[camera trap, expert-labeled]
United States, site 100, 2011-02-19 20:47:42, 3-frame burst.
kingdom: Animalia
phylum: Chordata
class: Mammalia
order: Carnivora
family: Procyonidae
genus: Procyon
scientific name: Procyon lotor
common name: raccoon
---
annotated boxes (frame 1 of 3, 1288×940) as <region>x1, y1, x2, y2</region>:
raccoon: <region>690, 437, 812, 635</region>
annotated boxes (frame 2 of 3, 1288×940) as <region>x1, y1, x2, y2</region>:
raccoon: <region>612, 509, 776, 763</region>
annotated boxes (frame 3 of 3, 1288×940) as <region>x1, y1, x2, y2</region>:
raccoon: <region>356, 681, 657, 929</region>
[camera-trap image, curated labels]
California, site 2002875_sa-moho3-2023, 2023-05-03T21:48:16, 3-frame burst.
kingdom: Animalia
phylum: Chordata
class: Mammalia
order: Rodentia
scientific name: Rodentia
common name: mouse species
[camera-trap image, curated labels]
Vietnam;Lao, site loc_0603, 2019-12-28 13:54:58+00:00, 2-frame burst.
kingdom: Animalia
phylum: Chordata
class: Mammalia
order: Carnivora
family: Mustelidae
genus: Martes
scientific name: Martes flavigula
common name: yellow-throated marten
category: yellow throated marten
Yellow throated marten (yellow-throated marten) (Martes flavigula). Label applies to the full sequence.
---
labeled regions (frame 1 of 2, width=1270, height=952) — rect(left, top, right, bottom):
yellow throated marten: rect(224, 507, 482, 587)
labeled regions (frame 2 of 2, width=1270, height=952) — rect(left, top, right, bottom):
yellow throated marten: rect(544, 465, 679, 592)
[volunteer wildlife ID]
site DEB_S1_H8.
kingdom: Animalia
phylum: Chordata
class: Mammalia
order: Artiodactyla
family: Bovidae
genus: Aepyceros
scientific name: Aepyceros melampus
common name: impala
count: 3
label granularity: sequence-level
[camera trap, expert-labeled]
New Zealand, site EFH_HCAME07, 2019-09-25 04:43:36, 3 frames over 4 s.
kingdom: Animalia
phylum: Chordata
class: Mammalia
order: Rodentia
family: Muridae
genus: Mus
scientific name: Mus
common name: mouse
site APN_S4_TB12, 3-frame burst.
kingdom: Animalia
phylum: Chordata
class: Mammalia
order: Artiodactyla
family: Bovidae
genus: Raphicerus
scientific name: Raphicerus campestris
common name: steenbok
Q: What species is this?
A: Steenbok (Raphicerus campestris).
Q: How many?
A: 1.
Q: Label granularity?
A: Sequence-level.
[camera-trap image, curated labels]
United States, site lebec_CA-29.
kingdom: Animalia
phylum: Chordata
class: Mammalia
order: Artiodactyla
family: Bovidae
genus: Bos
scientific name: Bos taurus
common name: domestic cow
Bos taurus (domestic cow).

**INSTRUCTIONS FOR THE TASK:** Every record above is to be given again precisely.

**SOLUTION TO THE EXERCISE:**
[camera trap, expert-labeled]
United States, site 100, 2011-02-19 20:47:42, 3-frame burst.
kingdom: Animalia
phylum: Chordata
class: Mammalia
order: Carnivora
family: Procyonidae
genus: Procyon
scientific name: Procyon lotor
common name: raccoon
---
annotated boxes (frame 1 of 3, 1288×940) as <region>x1, y1, x2, y2</region>:
raccoon: <region>690, 437, 812, 635</region>
annotated boxes (frame 2 of 3, 1288×940) as <region>x1, y1, x2, y2</region>:
raccoon: <region>612, 509, 776, 763</region>
annotated boxes (frame 3 of 3, 1288×940) as <region>x1, y1, x2, y2</region>:
raccoon: <region>356, 681, 657, 929</region>
[camera-trap image, curated labels]
California, site 2002875_sa-moho3-2023, 2023-05-03T21:48:16, 3-frame burst.
kingdom: Animalia
phylum: Chordata
class: Mammalia
order: Rodentia
scientific name: Rodentia
common name: mouse species
[camera-trap image, curated labels]
Vietnam;Lao, site loc_0603, 2019-12-28 13:54:58+00:00, 2-frame burst.
kingdom: Animalia
phylum: Chordata
class: Mammalia
order: Carnivora
family: Mustelidae
genus: Martes
scientific name: Martes flavigula
common name: yellow-throated marten
category: yellow throated marten
Yellow throated marten (yellow-throated marten) (Martes flavigula). Label applies to the full sequence.
---
labeled regions (frame 1 of 2, width=1270, height=952) — rect(left, top, right, bottom):
yellow throated marten: rect(224, 507, 482, 587)
labeled regions (frame 2 of 2, width=1270, height=952) — rect(left, top, right, bottom):
yellow throated marten: rect(544, 465, 679, 592)
[volunteer wildlife ID]
site DEB_S1_H8.
kingdom: Animalia
phylum: Chordata
class: Mammalia
order: Artiodactyla
family: Bovidae
genus: Aepyceros
scientific name: Aepyceros melampus
common name: impala
count: 3
label granularity: sequence-level
[camera trap, expert-labeled]
New Zealand, site EFH_HCAME07, 2019-09-25 04:43:36, 3 frames over 4 s.
kingdom: Animalia
phylum: Chordata
class: Mammalia
order: Rodentia
family: Muridae
genus: Mus
scientific name: Mus
common name: mouse
site APN_S4_TB12, 3-frame burst.
kingdom: Animalia
phylum: Chordata
class: Mammalia
order: Artiodactyla
family: Bovidae
genus: Raphicerus
scientific name: Raphicerus campestris
common name: steenbok
Q: What species is this?
A: Steenbok (Raphicerus campestris).
Q: How many?
A: 1.
Q: Label granularity?
A: Sequence-level.
[camera-trap image, curated labels]
United States, site lebec_CA-29.
kingdom: Animalia
phylum: Chordata
class: Mammalia
order: Artiodactyla
family: Bovidae
genus: Bos
scientific name: Bos taurus
common name: domestic cow
Bos taurus (domestic cow).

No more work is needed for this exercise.